To investigate group differences in interpersonal synchrony, we performed an independent samples t-test comparing ASD+ and ASD− . We found a significant difference of IPS head synchrony between the ASD + and the ASD- group (M = 0.061 and M = 0.070 respectively, t(37) = − 2.068, p = 0.023, one-tailed, d = − 0.673). IPS was significantly lower in interviews with ASD+ patients than with ASD− patients not fulfilling diagnostic criteria.

We conducted an independent samples t-test for the included standard screening instruments for autism traits (AQ) and empathy (EQ) and subsequently correlated them with the IPS values within groups. We found no significant group differences for both (AQ: U = 192, p = 0.830, d = 0.043; EQ: t(37) = − 1.065, p = 0.294, d = − 0.347; see Table 1 and Fig. 1). For the dyspraxia questionnaire (ADC), scores of 4 participants (3 ASD− and 1 ASD+) were missing and imputed with the respective group average. We found no significant group differences (U = 239.5, p = 0.116, d = 0.302; see Table 1 and Fig. 1) and no significant association with IPS. A correlation table can be found in the supplementary materials.

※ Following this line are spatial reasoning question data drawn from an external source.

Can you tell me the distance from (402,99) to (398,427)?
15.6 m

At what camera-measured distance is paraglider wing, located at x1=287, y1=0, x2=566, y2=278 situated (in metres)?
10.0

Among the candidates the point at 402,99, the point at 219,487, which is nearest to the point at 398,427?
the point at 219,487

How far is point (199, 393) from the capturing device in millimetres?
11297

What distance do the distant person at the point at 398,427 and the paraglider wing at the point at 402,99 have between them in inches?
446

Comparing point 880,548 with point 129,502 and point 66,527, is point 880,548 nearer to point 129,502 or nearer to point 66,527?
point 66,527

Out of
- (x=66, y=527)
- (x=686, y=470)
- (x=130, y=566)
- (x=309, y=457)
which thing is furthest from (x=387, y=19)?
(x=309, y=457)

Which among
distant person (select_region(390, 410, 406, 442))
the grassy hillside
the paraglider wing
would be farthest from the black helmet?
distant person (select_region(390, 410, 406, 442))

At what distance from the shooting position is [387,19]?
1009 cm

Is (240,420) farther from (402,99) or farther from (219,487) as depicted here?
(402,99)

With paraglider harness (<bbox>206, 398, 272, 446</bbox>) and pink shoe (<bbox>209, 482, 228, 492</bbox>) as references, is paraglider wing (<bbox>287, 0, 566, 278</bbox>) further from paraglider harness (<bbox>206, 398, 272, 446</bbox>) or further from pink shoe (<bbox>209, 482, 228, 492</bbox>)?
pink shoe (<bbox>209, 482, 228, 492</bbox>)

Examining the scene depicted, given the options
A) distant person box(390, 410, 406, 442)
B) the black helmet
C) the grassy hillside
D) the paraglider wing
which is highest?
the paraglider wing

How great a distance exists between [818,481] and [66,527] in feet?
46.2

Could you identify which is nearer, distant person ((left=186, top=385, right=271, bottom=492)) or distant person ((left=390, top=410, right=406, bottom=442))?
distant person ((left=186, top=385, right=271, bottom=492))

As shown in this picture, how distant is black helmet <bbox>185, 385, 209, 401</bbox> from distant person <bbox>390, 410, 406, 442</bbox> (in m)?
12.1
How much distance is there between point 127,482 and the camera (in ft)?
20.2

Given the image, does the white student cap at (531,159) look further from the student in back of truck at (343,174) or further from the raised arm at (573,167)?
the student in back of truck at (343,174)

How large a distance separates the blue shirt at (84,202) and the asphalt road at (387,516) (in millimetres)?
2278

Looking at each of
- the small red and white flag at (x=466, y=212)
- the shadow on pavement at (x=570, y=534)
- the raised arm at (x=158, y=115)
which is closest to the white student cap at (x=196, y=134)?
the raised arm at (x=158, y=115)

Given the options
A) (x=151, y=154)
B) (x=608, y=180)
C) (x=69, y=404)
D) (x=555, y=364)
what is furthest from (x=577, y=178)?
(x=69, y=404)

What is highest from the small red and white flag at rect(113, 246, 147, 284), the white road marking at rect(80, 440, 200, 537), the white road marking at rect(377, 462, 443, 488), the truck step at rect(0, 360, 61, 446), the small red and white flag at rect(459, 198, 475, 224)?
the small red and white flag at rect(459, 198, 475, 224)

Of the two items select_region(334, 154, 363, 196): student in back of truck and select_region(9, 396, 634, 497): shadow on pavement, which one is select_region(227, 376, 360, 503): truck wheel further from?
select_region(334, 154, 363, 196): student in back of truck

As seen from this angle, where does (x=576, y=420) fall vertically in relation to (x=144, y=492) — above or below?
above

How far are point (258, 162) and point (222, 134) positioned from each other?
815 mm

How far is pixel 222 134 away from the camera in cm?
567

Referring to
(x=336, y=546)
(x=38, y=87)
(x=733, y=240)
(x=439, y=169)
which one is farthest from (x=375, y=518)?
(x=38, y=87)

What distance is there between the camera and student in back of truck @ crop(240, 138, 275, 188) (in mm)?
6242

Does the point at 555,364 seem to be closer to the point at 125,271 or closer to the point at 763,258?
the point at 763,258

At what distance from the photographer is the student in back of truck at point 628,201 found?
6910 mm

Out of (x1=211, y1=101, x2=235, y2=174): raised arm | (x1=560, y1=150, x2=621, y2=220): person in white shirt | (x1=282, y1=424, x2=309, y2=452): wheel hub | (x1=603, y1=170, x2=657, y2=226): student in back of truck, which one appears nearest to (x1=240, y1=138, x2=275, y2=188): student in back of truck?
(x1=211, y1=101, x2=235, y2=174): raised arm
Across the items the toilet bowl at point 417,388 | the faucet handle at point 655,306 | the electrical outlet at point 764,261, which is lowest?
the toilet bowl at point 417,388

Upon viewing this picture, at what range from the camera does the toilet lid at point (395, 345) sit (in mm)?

Important limitations of this study must be considered when interpreting the results. We recognize that our findings will need to be replicated in a larger sample and with specific homogeneous clinical control samples complementing our results of specificity of reduced IPS for adults with a confirmed ASD diagnosis within a referral population of individuals with a suspicion of ASD. Furthermore, MEA, though frequently used to quantify IPS and being substantially more time-efficient and objective than manual coding, has certain methodological constraints (as discussed before, Georgescu et al., 2020). In particular, while we chose MEA due to our focus on timing of social interaction and easy translation into clinical practice, other methods might be used in the future to complement our findings with abnormalities in spatial movement patterns, such as 3D tracking methods or qualitative variables underlying our findings of reduced head IPS in ASD. It is important to note that sophisticated motion capture technology, while certainly being excellent tools for fine-grained motion tracking, pose specific constraints to a clinical population, are high-cost and may currently not readily be translatable to clinical practice. Lastly, due to the dyadic nature of the output variable IPS, we cannot entirely rule out the possibility that the perceived IPS by the clinician conducting the interview might have influenced the impression formation of the conversational partner. Indeed, previous research has shown that perceived synchrony in a motor-tapping task increases empathy towards a partner (Koehne et al., 2015). Thus, while the diagnostic decision was made by specialized clinical experts not taking part in the data collection and considering multiple anamnestic sources adhering to German diagnostic S3-guidelines for ASD (AWMF, 2016), perceived IPS might have influenced the attitude and degree of understanding of the interviewer towards the patient. This becomes especially crucial within the “double-empathy problem” framework in autism (Milton, 2012), explaining the disconnection between two interaction partners by a lack of understanding for the other. By investigating a measure of interpersonal coordination like IPS, we are essentially moving away from individual deficits alone to include dyadic measures. This is particularly important in autism, as a condition with social difficulties but also in the broader context of “2nd person psychiatry” (Schilbach, 2016).